[Start of section]

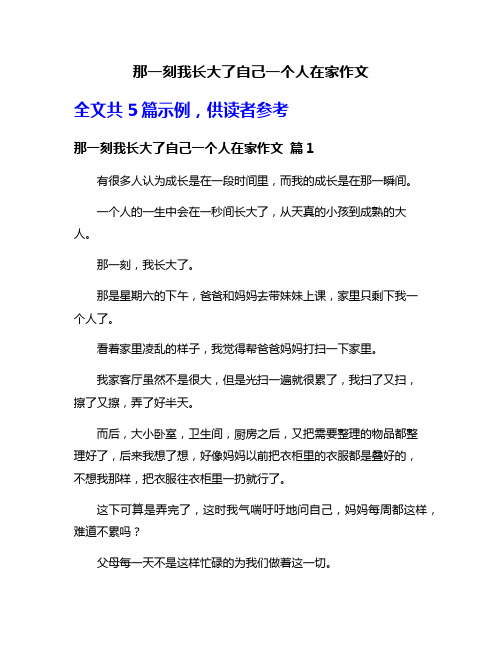 那一刻我长大了自己一个人在家作文

全文共 5 篇示例，供读者参考

那一刻我长大了自己一个人在家作文 篇 1

有很多人认为成长是在一段时间里，而我的成长是在那一瞬间。

一个人的一生中会在一秒间长大了，从天真的小孩到成熟的大人。

那一刻，我长大了。

那是星期六的下午，爸爸和妈妈去带妹妹上课，家里只剩下我一个人了。

看着家里凌乱的样子，我觉得帮爸爸妈妈打扫一下家里。

我家客厅虽然不是很大，但是光扫一遍就很累了，我扫了又扫，擦了又擦，弄了好半天。

而后，大小卧室，卫生间，厨房之后，又把需要整理的物品都整理好了，后来我想了想，好像妈妈以前把衣柜里的衣服都是叠好的，不想我那样，把衣服往衣柜里一扔就行了。

这下可算是弄完了，这时我气喘吁吁地问自己，妈妈每周都这样，难道不累吗？

父母每一天不是这样忙碌的为我们做着这一切。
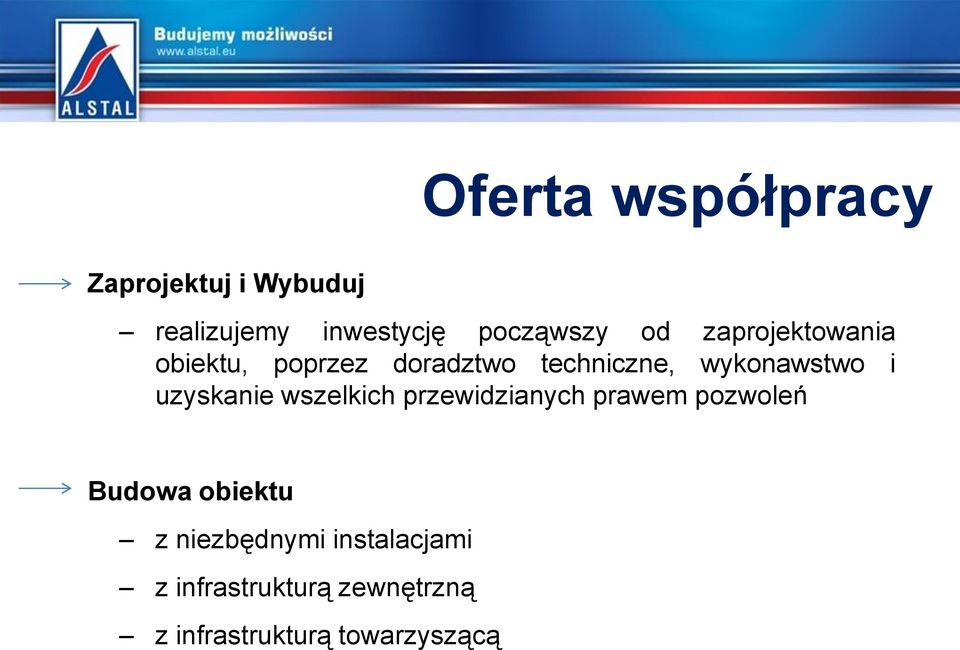 ALSTAL

Budujemy możliwości
www.alstal.eu

Oferta współpracy

Zaprojektuj i Wybuduj

– realizujemy inwestycję począwszy od zaprojektowania obiektu, poprzez doradztwo techniczne, wykonawstwo i uzyskanie wszelkich przewidzianych prawem pozwoleń

Budowa obiektu

– z niezbędnymi instalacjami

– z infrastrukturą zewnętrzną

– z infrastrukturą towarzyszącą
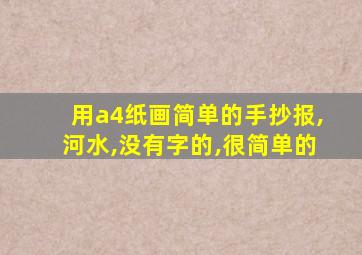 用a4纸画简单的手抄报,河水,没有字的,很简单的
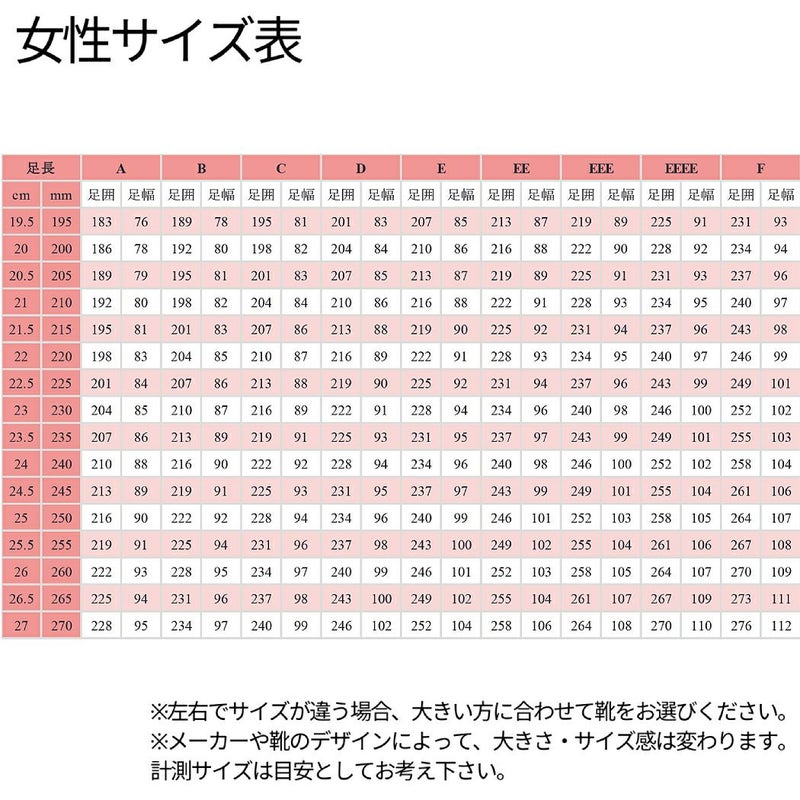 女性サイズ表

| 足長 | | A | | B | | C | | D | | E | | EE | | EEE | | EEEE | | F | |
|---|---|---|---|---|---|---|---|---|---|---|---|---|---|---|---|---|---|---|---|
| cm | mm | 足囲 | 足幅 | 足囲 | 足幅 | 足囲 | 足幅 | 足囲 | 足幅 | 足囲 | 足幅 | 足囲 | 足幅 | 足囲 | 足幅 | 足囲 | 足幅 | 足囲 | 足幅 |
| 19.5 | 195 | 183 | 76 | 189 | 78 | 195 | 81 | 201 | 83 | 207 | 85 | 213 | 87 | 219 | 89 | 225 | 91 | 231 | 93 |
| 20 | 200 | 186 | 78 | 192 | 80 | 198 | 82 | 204 | 84 | 210 | 86 | 216 | 88 | 222 | 90 | 228 | 92 | 234 | 94 |
| 20.5 | 205 | 189 | 79 | 195 | 81 | 201 | 83 | 207 | 85 | 213 | 87 | 219 | 89 | 225 | 91 | 231 | 93 | 237 | 96 |
| 21 | 210 | 192 | 80 | 198 | 82 | 204 | 84 | 210 | 86 | 216 | 88 | 222 | 91 | 228 | 93 | 234 | 95 | 240 | 97 |
| 21.5 | 215 | 195 | 81 | 201 | 83 | 207 | 86 | 213 | 88 | 219 | 90 | 225 | 92 | 231 | 94 | 237 | 96 | 243 | 98 |
| 22 | 220 | 198 | 83 | 204 | 85 | 210 | 87 | 216 | 89 | 222 | 91 | 228 | 93 | 234 | 95 | 240 | 97 | 246 | 99 |
| 22.5 | 225 | 201 | 84 | 207 | 86 | 213 | 88 | 219 | 90 | 225 | 92 | 231 | 94 | 237 | 96 | 243 | 99 | 249 | 101 |
| 23 | 230 | 204 | 85 | 210 | 87 | 216 | 89 | 222 | 91 | 228 | 94 | 234 | 96 | 240 | 98 | 246 | 100 | 252 | 102 |
| 23.5 | 235 | 207 | 86 | 213 | 89 | 219 | 91 | 225 | 93 | 231 | 95 | 237 | 97 | 243 | 99 | 249 | 101 | 255 | 103 |
| 24 | 240 | 210 | 88 | 216 | 90 | 222 | 92 | 228 | 94 | 234 | 96 | 240 | 98 | 246 | 100 | 252 | 102 | 258 | 104 |
| 24.5 | 245 | 213 | 89 | 219 | 91 | 225 | 93 | 231 | 95 | 237 | 97 | 243 | 99 | 249 | 101 | 255 | 104 | 261 | 106 |
| 25 | 250 | 216 | 90 | 222 | 92 | 228 | 94 | 234 | 96 | 240 | 99 | 246 | 101 | 252 | 103 | 258 | 105 | 264 | 107 |
| 25.5 | 255 | 219 | 91 | 225 | 94 | 231 | 96 | 237 | 98 | 243 | 100 | 249 | 102 | 255 | 104 | 261 | 106 | 267 | 108 |
| 26 | 260 | 222 | 93 | 228 | 95 | 234 | 97 | 240 | 99 | 246 | 101 | 252 | 103 | 258 | 105 | 264 | 107 | 270 | 109 |
| 26.5 | 265 | 225 | 94 | 231 | 96 | 237 | 98 | 243 | 100 | 249 | 102 | 255 | 104 | 261 | 107 | 267 | 109 | 273 | 111 |
| 27 | 270 | 228 | 95 | 234 | 97 | 240 | 99 | 246 | 102 | 252 | 104 | 258 | 106 | 264 | 108 | 270 | 110 | 276 | 112 |

※左右でサイズが違う場合、大きい方に合わせて靴をお選びください。
※メーカーや靴のデザインによって、大きさ・サイズ感は変わります。
計測サイズは目安としてお考え下さい。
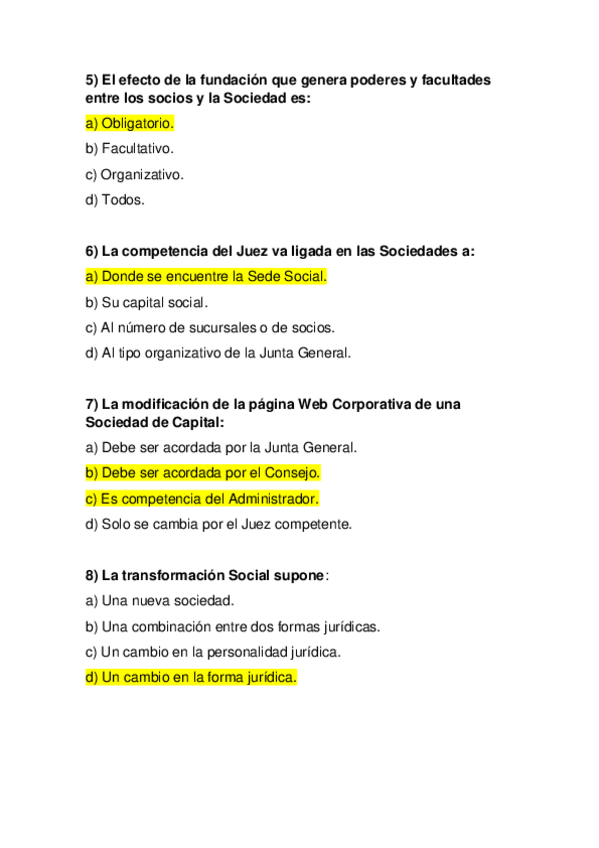 5) El efecto de la fundación que genera poderes y facultades entre los socios y la Sociedad es:

a) Obligatorio.

b) Facultativo.

c) Organizativo.

d) Todos.

6) La competencia del Juez va ligada en las Sociedades a:

a) Donde se encuentre la Sede Social.

b) Su capital social.

c) Al número de sucursales o de socios.

d) Al tipo organizativo de la Junta General.

7) La modificación de la página Web Corporativa de una Sociedad de Capital:

a) Debe ser acordada por la Junta General.

b) Debe ser acordada por el Consejo.

c) Es competencia del Administrador.

d) Solo se cambia por el Juez competente.

8) La transformación Social supone:

a) Una nueva sociedad.

b) Una combinación entre dos formas jurídicas.

c) Un cambio en la personalidad jurídica.

d) Un cambio en la forma jurídica.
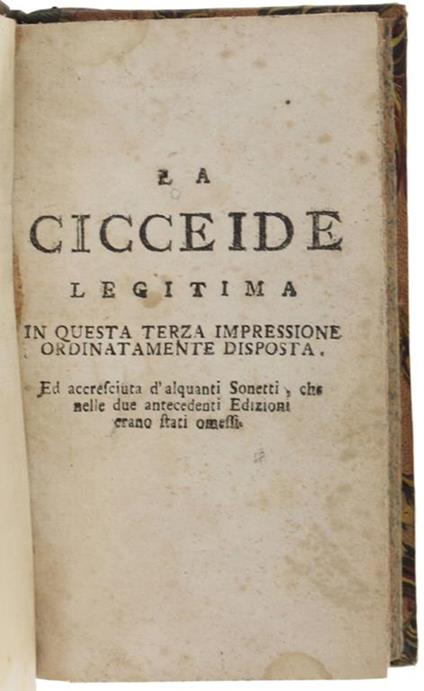 LA

CICCEIDE

LEGITIMA

IN QUESTA TERZA IMPRESSIONE ORDINATAMENTE DISPOSTA.

Ed accresciuta d'alquanti Sonetti, che nelle due antecedenti Edizioni erano stati omessi.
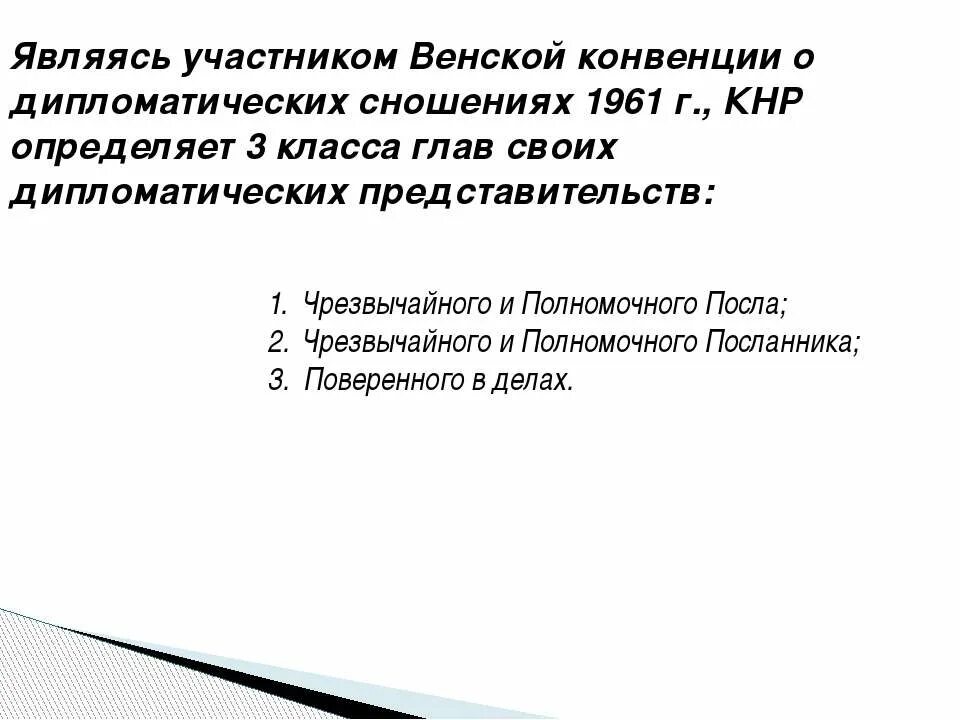 Являясь участником Венской конвенции о дипломатических сношениях 1961 г., КНР определяет 3 класса глав своих дипломатических представительств:

1. Чрезвычайного и Полномочного Посла;
2. Чрезвычайного и Полномочного Посланника;
3. Поверенного в делах.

[End of section]

Assignment:
Set the pictures aside and retype exactly the lines above from the line with "273 | 111 |" to the line with "b) Debe ser acordada por el Consejo.", both included, adding no others.

Task answer:
| 26.5 | 265 | 225 | 94 | 231 | 96 | 237 | 98 | 243 | 100 | 249 | 102 | 255 | 104 | 261 | 107 | 267 | 109 | 273 | 111 |
| 27 | 270 | 228 | 95 | 234 | 97 | 240 | 99 | 246 | 102 | 252 | 104 | 258 | 106 | 264 | 108 | 270 | 110 | 276 | 112 |

※左右でサイズが違う場合、大きい方に合わせて靴をお選びください。
※メーカーや靴のデザインによって、大きさ・サイズ感は変わります。
計測サイズは目安としてお考え下さい。
 5) El efecto de la fundación que genera poderes y facultades entre los socios y la Sociedad es:

a) Obligatorio.

b) Facultativo.

c) Organizativo.

d) Todos.

6) La competencia del Juez va ligada en las Sociedades a:

a) Donde se encuentre la Sede Social.

b) Su capital social.

c) Al número de sucursales o de socios.

d) Al tipo organizativo de la Junta General.

7) La modificación de la página Web Corporativa de una Sociedad de Capital:

a) Debe ser acordada por la Junta General.

b) Debe ser acordada por el Consejo.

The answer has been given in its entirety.